ASSIGNMENT —
Beginning with the line below that contains "How to wear: yellow" and ending with the line that contains "David Butorac with", retype every line exactly. Pictures are not copied.

EXCERPTED RECORDS —

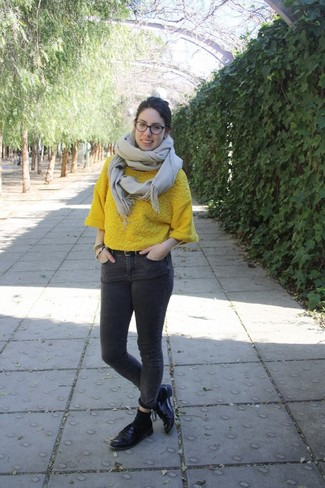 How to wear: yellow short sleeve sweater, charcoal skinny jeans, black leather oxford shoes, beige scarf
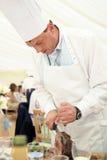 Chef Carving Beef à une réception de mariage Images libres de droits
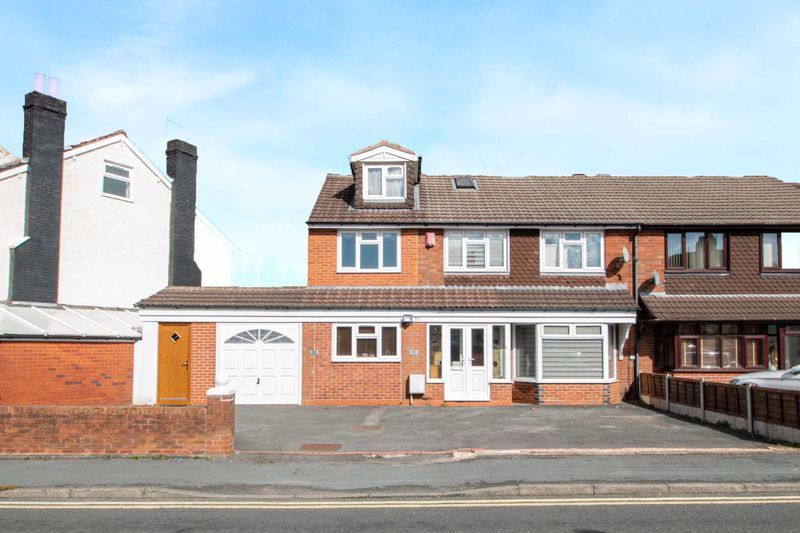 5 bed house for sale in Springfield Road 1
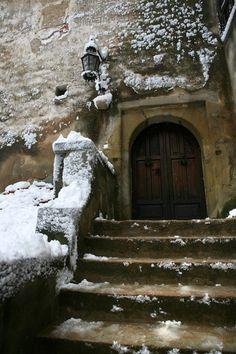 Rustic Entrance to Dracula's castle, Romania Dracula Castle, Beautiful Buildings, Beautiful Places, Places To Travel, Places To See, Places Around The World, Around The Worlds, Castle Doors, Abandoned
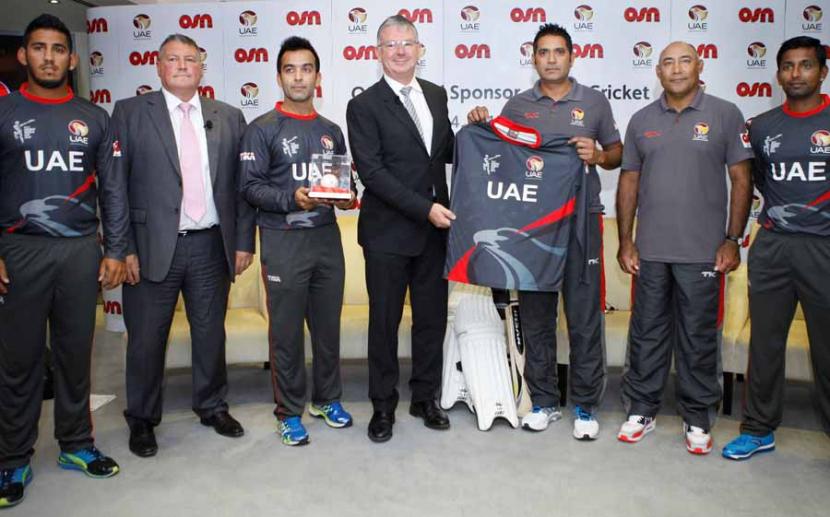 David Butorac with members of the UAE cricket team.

* * *

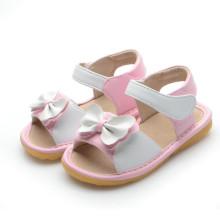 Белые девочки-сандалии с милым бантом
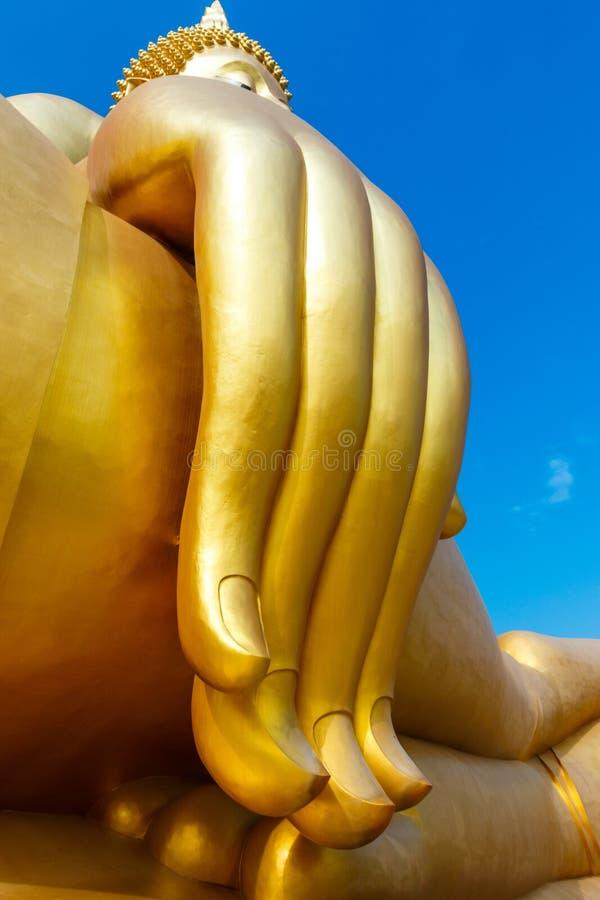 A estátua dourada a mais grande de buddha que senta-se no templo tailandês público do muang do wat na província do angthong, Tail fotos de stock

==

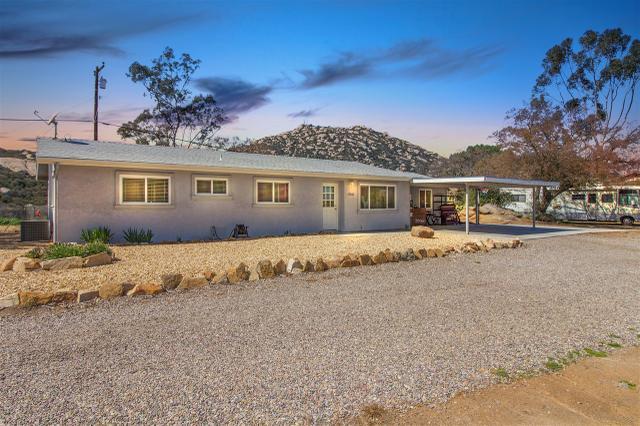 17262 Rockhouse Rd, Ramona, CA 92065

RESULT —
 How to wear: yellow short sleeve sweater, charcoal skinny jeans, black leather oxford shoes, beige scarf
 Chef Carving Beef à une réception de mariage Images libres de droits
 5 bed house for sale in Springfield Road 1
 Rustic Entrance to Dracula's castle, Romania Dracula Castle, Beautiful Buildings, Beautiful Places, Places To Travel, Places To See, Places Around The World, Around The Worlds, Castle Doors, Abandoned
 David Butorac with members of the UAE cricket team.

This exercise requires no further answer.